Fuori i Mondiali dall'ufficio/ Manager preoccupati: le partite abbattono la produttività. E arriva il software che le "oscura"
di Viola Venturelli
Dall'11 giugno non c'è televisione, giornale, radio o sito internet che non parli e non trasmetta le partite e i commenti dei Mondiali di Calcio che si stanno svolgendo in Sudafrica. Eppure nessuno ha mai detto che c'è qualcuno a cui l'evento calcistico più importante del mondo non va proprio giù. Di chi stiamo parlando? I dirigenti d'azienda sono 'molto preoccupati' perchè temono un calo di produttività dei dipendenti, che ogni giorno seguono in streaming dal proprio pc le nazionali che giocano in orari che si sovrappongono ai normali turni lavorativi. 
Il problema non è nuovo ai manager delle società, che dall'avvento di Facebook o Twitter ma anche di programmi di messaggeria istantanea come Msn di Microsoft o Skype hanno sempre temuto che queste nuove 'finestre' di socializzazione riducessero - e a volte non a torto - la concentrazione e l'impegno sul luogo di lavoro. Ora i Mondiali di Calcio sembrano essere - strano sentirli chiamare così - 'la goccia che ha fatto traboccare il vaso'.
Ecco pronta la soluzione: SonicWall Application Intelligence Service, il firewall che registra il traffico del pc degli utenti sui quali è installato suddividendolo tra 'produttivo' e 'non produttivo', e che consente alle aziende di autorizzare o proibire l'accesso a determinati contenuti. Partite off limits quindi a quei dipendenti che, magari lavorando, vorrebbero ascoltare o seguire in streaming le qualifiche della Coppa del Mondo 2010.
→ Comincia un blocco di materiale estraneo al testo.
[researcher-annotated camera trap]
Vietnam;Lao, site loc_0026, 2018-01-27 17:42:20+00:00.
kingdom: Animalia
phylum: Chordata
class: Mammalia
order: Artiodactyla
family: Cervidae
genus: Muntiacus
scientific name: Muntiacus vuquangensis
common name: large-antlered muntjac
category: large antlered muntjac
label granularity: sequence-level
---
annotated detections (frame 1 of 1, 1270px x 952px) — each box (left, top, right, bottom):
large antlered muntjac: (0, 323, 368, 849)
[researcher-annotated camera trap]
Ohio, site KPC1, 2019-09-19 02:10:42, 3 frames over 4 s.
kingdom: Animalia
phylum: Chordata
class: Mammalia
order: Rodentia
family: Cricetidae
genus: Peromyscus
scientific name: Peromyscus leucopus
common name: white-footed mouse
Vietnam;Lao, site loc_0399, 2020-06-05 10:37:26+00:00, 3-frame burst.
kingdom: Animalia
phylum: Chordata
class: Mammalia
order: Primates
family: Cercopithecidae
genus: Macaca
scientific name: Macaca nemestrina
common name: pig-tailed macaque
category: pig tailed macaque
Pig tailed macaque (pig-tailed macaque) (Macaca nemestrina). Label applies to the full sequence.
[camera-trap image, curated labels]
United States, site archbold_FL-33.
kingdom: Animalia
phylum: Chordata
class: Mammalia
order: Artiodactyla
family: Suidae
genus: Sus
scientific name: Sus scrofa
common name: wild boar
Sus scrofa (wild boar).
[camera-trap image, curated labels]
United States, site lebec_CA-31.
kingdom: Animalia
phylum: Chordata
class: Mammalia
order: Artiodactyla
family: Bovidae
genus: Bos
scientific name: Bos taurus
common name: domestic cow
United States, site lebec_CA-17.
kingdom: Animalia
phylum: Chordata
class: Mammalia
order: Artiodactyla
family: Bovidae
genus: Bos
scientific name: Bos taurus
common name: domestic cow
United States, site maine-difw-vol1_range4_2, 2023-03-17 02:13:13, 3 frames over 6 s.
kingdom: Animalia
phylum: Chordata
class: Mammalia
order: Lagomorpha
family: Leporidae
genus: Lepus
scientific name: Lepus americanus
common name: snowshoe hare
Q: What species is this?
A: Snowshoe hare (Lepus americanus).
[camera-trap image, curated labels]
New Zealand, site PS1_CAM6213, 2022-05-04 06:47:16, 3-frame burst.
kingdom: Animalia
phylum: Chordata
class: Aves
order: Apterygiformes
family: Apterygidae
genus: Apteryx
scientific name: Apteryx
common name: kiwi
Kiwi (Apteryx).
Il firewall infatti - creato sa SonicWall, società di system integration che offre soluzioni di protezione di dati e reti - consente all'azienda di decidere il limite massimo di banda utilizzabile per quei processi definiti non produttivi; lo streaming, che ne occupa molta, fa scattare il blocco dei siti fornitori di questa tipologia di contenuti e voilà, niente più distrazioni sul lavoro.